▶ **Orientação 1**
Diga quantas linhas dos registros abaixo contêm a palavra "distance". Responda só com o número.

▶ **Trecho de origem**
Esse tipo de comentário, colhido na rua, em Buenos Aires, dá
a medida do vácuo político na
Argentina de hoje. Graus a mais
de degradação num país com
antecedentes de primeira grandeza. O voto é secreto na Argentina desde 1912. Numa espécie de "revolução burguesa",
caso único na América Latina
dos anos dez do século passado,
eleitores urbanos tiraram a oligarquia do poder por meio das
urnas. Hipólito Yrigoyen ganhou duas vezes a Presidência
como herói de uma classe média que se tornara protagonista.
Com uma economia entre as
maiores do mundo e mobilidade social, a Argentina parecia
um pedaço da Europa. Georges
Clemanceau mostrou-se admirado com o que viu em Buenos
Aires e deixou isso registrado
em livro. O crash de 1929 foi
mortal, a começar pelo golpe
contra Yrigoyen, primeiro ato
do que passaria à história como
a "década infame", a dos anos
30, das intervenções militares,
até que os "descamisados" se
jogassem nos braços do populismo peronista. A classe média
foi perdendo peso para os párias da industrialização.

Trechos de um conjunto de dados de raciocínio espacial:
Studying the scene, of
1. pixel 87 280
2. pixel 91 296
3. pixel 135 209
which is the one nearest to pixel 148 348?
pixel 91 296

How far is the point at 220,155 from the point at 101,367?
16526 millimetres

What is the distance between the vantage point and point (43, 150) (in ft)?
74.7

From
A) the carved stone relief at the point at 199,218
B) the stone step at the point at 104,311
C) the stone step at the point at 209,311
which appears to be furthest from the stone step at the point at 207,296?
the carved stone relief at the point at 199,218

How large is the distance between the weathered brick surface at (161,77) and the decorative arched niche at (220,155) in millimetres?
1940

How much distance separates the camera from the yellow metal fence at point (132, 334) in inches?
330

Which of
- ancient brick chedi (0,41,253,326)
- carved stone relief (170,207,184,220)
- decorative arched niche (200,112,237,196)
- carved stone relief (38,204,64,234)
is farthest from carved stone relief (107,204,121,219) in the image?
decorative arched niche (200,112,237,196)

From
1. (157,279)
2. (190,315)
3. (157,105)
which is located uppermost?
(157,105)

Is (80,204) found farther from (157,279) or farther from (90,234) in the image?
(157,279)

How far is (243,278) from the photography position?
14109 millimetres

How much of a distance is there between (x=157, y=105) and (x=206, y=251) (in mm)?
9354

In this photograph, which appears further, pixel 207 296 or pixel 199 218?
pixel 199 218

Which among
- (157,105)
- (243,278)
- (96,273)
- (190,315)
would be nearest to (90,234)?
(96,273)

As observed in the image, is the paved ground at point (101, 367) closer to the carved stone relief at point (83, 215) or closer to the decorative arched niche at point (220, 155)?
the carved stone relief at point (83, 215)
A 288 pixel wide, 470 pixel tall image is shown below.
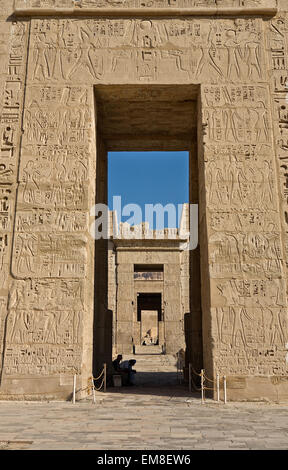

▶ **Orientação 2**
De acordo com o trecho sobre a Argentina, desde que ano o voto é secreto no país?

▶ **Resolução completa 1**
4

▶ **Resolução completa 2**
Desde 1912.